Even more pernicious, one prison official threatened Kiriakou with “diesel therapy,” which is the practice of transferring a prisoner from one prison to another every other week so a prisoner cannot receive phone, email, mailing or visitation privileges. Guards also conducted shakedowns of the prison unit where he lives after he was interviewed by The National Herald, a Greek-American newspaper.

“One of my cellmates, a 40-ish African-American whom I like, respect and consider a friend, made an important point,” Kiriakou recounted. “‘Don’t you see what they’re doing? They’re trying to make us mad with these shakedowns so that we’ll turn on you.’ He imagined a conversation: ‘Let’s piss off the big black guy so he pressures Kiriakou to stop writing and doing interviews.’”

It did not work. “My cellmate urged me to ‘keep up the fight. Keep telling people what it’s like in here.’”

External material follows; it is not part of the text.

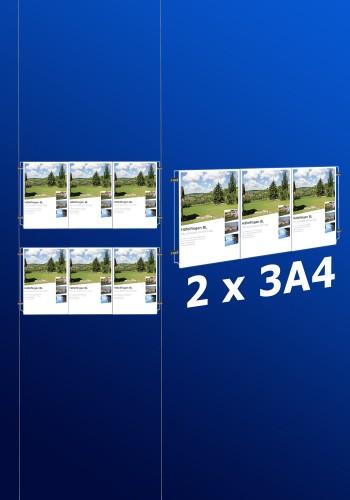 Fensterdisplays 2 x 3A4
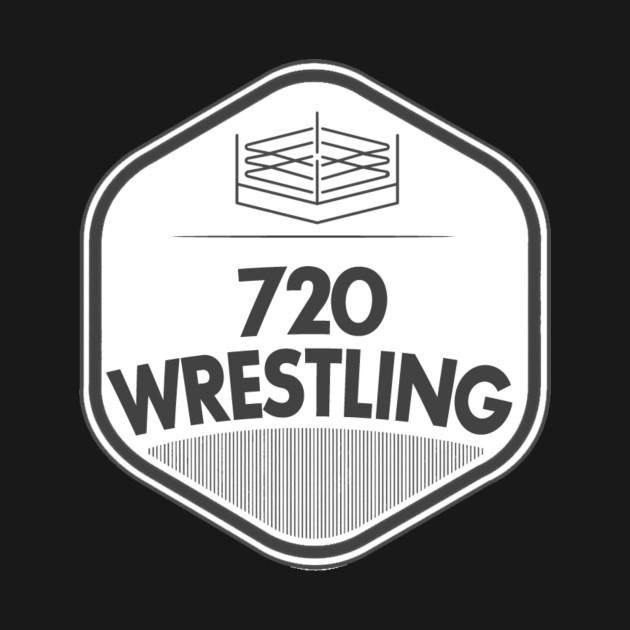 720 wrestling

There was subsequently a boorish and clownish attempt to remove his desk from the wall and confiscate it, as if taking his desk away would remove all the hard surfaces he would have to write on and compose his “Letters from Loretto.” A CO, who had been involved in the shakedowns, struggled mightily. He stripped the bolts and they wouldn’t budge so he gave up. And then the CO issued a work order to have the desk chipped off the wall.

“I had to go to the unit manager, who promised that the desk would not be removed,” Kiriakou added.

For a period, Kiriakou had established an understanding with the prison. The facility, which wanted the letters to stop being written, would promise at least nine months in a halfway house at the end of his sentence  if Kiriakou would stop sending letters. Kiriakou held up his end of the bargain, but the prison did not. He now has said he is only going to get 86 days in a halfway house.

Kiriakou’s thirty-month sentence will be over in September 2015. So that means he is not likely to be released from Loretto until some time in the summer of next year.